Crockery or Cups and Saucers to You and Me ©
By Michael Casey
A cup, a glass, a mug. What do you drink from? I have a mug with a cat on the front with a mouse on its head, on the back is a reverse view. Its in a saucer like thing that came from a fancy mug, its either used as a saucer or you put it on top to keep your tea warm, so really it’s a lid that I use as a saucer.
Why do I ask you this? Well what we drink from or how we describe it denotes our Class or how we see ourselves. Politicians leaving with a mug of tea in their hands is a load of rubbish, its pretentious and I know I just say “I hope he spills it on himself the silly man” We used to have decent cups for visitors, and mum would say, “don’t give him one with a chip in”, all those years ago. The Royal Wedding, the Charles and Di one, led to mugs plastered with their picture. We had a cousin visit from Cork, he remarked that his kids would love one, so my mum emptied the dresser of the cups, mugs I mean. He had 6 kids so six mugs went back to Cork, you couldn’t miss out any of his children.

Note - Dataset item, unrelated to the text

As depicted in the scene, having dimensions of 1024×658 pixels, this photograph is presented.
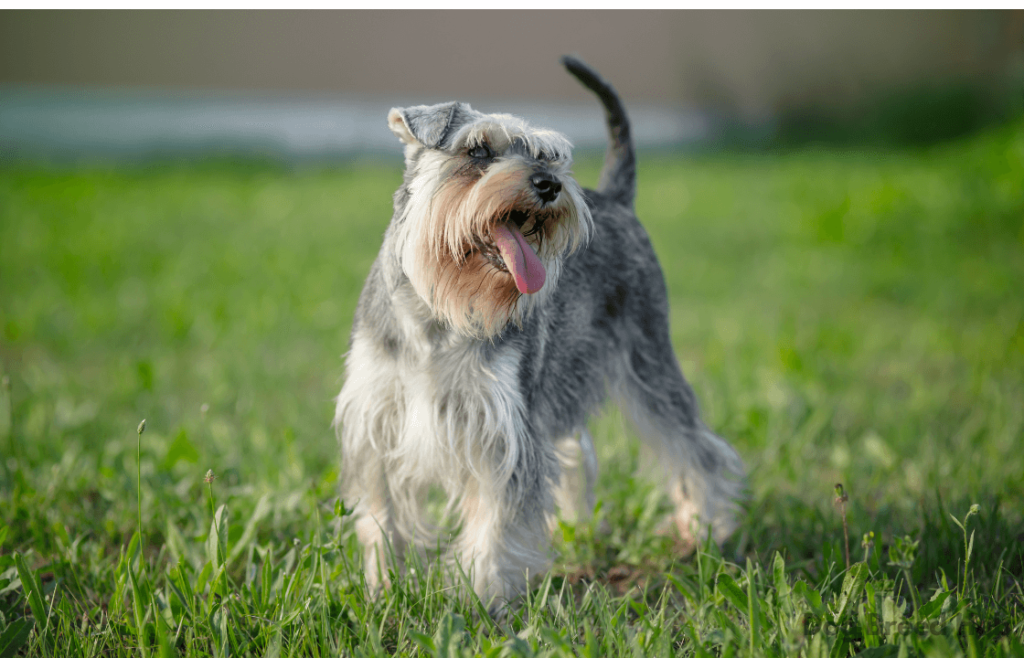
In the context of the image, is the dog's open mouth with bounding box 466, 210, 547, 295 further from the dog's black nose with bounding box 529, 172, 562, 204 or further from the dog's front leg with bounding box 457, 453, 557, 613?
the dog's front leg with bounding box 457, 453, 557, 613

A visiting priest would get a cup and saucer, now that is posh, anybody else would get a mug, this was way back in the past. You’d have a sideboard in your middle room and the best crockery came out on important occasions, such as Christmas. We’d have a sugar bowl too that made an appearance at Christmas as well. Plates with fancy patterns and the plates had a design on the edge, so they weren’t exactly circular, they may have even had gold on them. A bottle or port was also in that cupboard and it came out on special occasions, that one bottle of port may have lasted 7 years.
I was still living at home when I came across a fancy crockery set, the love bird Chinese design on it. I bought it for a fiver of a tenner in West Brom. Six of everthing, cups, saucers, plates, side plates, and bowls. I told my mum the next person to get married in the family could have it. So it gathered dust in the sideboard in our middle room, we never had a lounge or dining room. We had front, middle and living room, no fancy names for us. The years moved on and nobody else got married, we all ended up marrying in our fourties. So I took the fancy crockery to my new home, the Chinese love birds design in blue, years later I married a Shanghai girl….
What you have in the dresser can say a lot about a family, how many in the family for example. I remember 40years ago and more my brother was looking for something, he thought it was on top of the dresser in are old, very small kitchen before the extension. He climbed up and leant on the indoor washing line we had across the kitchen, CRASH. The dresser fell over and everything was smashed, cups and saucers and plates the lot, we could have been a Greek family celebrating by smashing the crockery. Dad came home and he had to go back out again to Malcome’s on the Dudley Rd to replace everything. Dad returned with thick, really thick plates that might be strong enough to celebrate any Greek like celebrations.
In my kitchen cabinet I still have some of the Chinese love bird crockery, I even have some fancy thin plates with gold pattern on. I have my sister’s left overs, crockery not food that is. Now I have my own family things do wear out, you also get fireworks in your microwave. Gold pattern plates don’t mix with microwaves, it’s like lightning in the microwave. We have a lot of mugs too, Easter eggs in mugs means we have a new mug once the chocolate is eaten.
What about fine dining, we see all the cookery shows on tv, and we see fancy people all dressed up with all the knives and forks in front of them. I think you start from the outside and work your way inwards, though if anybody thinks to invite me, they should know this I eat with a fork in my right hand, so the crockery needs to be the other way around.